This episode features a Medicare expert’s perspective on healthcare from Danielle Roberts. She joined the Perspectives on Healthcare Podcast with Rob Oliver from Texas. Danielle is the founder of Boomer Benefits, a company that helps members of the Baby Boomer generation navigate the transition from traditional health insurance to Medicare. She is a member of Generation X.
Here are 3 things that stood out as Danielle Roberts shared a Medicare expert’s perspective on healthcare:
· Medicare brokers work with multiple insurance plans to provide health plans that fill in the gaps that Medicare doesn’t cover.

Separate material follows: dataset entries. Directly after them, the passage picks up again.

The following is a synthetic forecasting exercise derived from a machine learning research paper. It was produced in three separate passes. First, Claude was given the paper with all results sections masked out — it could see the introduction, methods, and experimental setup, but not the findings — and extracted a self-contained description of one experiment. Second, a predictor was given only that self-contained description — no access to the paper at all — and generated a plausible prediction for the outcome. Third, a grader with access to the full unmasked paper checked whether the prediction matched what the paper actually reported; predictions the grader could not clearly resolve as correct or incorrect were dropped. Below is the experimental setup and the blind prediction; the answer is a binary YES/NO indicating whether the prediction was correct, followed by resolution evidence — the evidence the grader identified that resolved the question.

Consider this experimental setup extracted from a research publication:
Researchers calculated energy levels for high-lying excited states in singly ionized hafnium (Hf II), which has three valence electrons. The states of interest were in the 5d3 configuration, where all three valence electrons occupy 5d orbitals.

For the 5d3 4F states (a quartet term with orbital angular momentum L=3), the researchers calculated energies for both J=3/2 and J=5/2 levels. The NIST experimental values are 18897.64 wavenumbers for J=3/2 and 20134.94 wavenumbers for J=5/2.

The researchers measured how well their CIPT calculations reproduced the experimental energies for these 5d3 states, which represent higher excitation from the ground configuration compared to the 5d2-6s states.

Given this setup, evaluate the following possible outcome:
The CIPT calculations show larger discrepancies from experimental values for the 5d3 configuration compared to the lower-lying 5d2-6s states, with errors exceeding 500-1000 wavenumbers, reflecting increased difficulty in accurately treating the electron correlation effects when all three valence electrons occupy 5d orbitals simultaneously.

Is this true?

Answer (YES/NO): YES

· There are over 1 million providers that accept Medicare. Your access to them depends on your health plan.
· HMOs and PPOs were the impetus for tipping the decision-making for a plan of treatment from the medical professional to the insurance company.
You can learn more about Danielle Roberts and Boomer Benefits through the links below:
Here is the transcript of Daniel Roberts: A Medicare Expert’s Perspective on Healthcare:
Rob Oliver: Thank you and welcome to another episode of Perspectives on Health Care. My guest today is Danielle Roberts. She is a Medicare expert and author. She is a member of Generation X. She joins us from Texas and where she is the founder of Boomer Benefits. Danielle, welcome to the podcast.
Danielle Roberts: Well, thanks, Rob. I’m so happy to be here. Thank you for having me.
Rob Oliver: You bet. So tell me a little bit about yourself and your role in healthcare, please.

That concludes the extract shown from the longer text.